▸ Requirements: Please format the data from the line containing "Inspecting this photograph, given" through the last line as a Markdown table with the columns No. and Text, numbering each row and leaving out blank lines.
####################
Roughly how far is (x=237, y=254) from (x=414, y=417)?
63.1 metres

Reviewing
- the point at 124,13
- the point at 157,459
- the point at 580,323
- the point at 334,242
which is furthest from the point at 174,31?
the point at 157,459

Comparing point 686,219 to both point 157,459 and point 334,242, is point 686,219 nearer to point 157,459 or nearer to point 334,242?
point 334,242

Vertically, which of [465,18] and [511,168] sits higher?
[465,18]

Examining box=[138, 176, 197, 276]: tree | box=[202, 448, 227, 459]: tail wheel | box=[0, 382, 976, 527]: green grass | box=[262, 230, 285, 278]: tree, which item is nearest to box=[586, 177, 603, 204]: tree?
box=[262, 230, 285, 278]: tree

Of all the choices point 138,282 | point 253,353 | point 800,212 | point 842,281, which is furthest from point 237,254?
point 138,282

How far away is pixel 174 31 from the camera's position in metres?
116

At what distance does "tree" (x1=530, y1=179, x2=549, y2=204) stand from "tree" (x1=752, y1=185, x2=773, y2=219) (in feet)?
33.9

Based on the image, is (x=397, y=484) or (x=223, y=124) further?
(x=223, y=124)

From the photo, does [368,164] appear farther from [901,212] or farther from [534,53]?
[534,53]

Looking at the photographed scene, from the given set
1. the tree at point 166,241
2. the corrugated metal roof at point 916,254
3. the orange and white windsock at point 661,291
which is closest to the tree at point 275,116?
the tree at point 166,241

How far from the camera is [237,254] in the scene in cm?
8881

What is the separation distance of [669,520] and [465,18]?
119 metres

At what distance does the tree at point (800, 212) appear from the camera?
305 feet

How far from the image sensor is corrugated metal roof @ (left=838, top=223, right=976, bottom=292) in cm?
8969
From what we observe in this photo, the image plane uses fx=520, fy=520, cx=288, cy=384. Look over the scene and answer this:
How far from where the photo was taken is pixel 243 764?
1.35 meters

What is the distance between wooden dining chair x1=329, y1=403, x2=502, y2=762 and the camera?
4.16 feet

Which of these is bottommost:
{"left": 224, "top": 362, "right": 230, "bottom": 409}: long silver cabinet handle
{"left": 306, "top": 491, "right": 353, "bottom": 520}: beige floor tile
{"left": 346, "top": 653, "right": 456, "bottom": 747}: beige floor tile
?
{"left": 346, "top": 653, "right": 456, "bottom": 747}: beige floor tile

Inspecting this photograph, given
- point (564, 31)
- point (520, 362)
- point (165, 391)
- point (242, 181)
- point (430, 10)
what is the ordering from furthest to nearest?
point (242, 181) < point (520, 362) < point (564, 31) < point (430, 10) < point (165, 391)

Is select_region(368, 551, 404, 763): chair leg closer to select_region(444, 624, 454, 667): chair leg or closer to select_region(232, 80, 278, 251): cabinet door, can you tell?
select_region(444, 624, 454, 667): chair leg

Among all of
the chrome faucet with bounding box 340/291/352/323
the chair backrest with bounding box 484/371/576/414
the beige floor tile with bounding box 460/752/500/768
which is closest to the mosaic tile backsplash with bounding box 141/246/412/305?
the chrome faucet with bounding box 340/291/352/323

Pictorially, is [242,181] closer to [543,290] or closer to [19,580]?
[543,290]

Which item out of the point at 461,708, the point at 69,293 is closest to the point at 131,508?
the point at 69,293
####################
▸ Expected answer:
| No. | Text |
|---|---|
| 1 | Inspecting this photograph, given |
| 2 | - point (564, 31) |
| 3 | - point (520, 362) |
| 4 | - point (165, 391) |
| 5 | - point (242, 181) |
| 6 | - point (430, 10) |
| 7 | what is the ordering from furthest to nearest? |
| 8 | point (242, 181) < point (520, 362) < point (564, 31) < point (430, 10) < point (165, 391) |
| 9 | Is select_region(368, 551, 404, 763): chair leg closer to select_region(444, 624, 454, 667): chair leg or closer to select_region(232, 80, 278, 251): cabinet door, can you tell? |
| 10 | select_region(444, 624, 454, 667): chair leg |
| 11 | Among all of |
| 12 | the chrome faucet with bounding box 340/291/352/323 |
| 13 | the chair backrest with bounding box 484/371/576/414 |
| 14 | the beige floor tile with bounding box 460/752/500/768 |
| 15 | which is closest to the mosaic tile backsplash with bounding box 141/246/412/305? |
| 16 | the chrome faucet with bounding box 340/291/352/323 |
| 17 | Pictorially, is [242,181] closer to [543,290] or closer to [19,580]? |
| 18 | [543,290] |
| 19 | Which item out of the point at 461,708, the point at 69,293 is closest to the point at 131,508? |
| 20 | the point at 69,293 |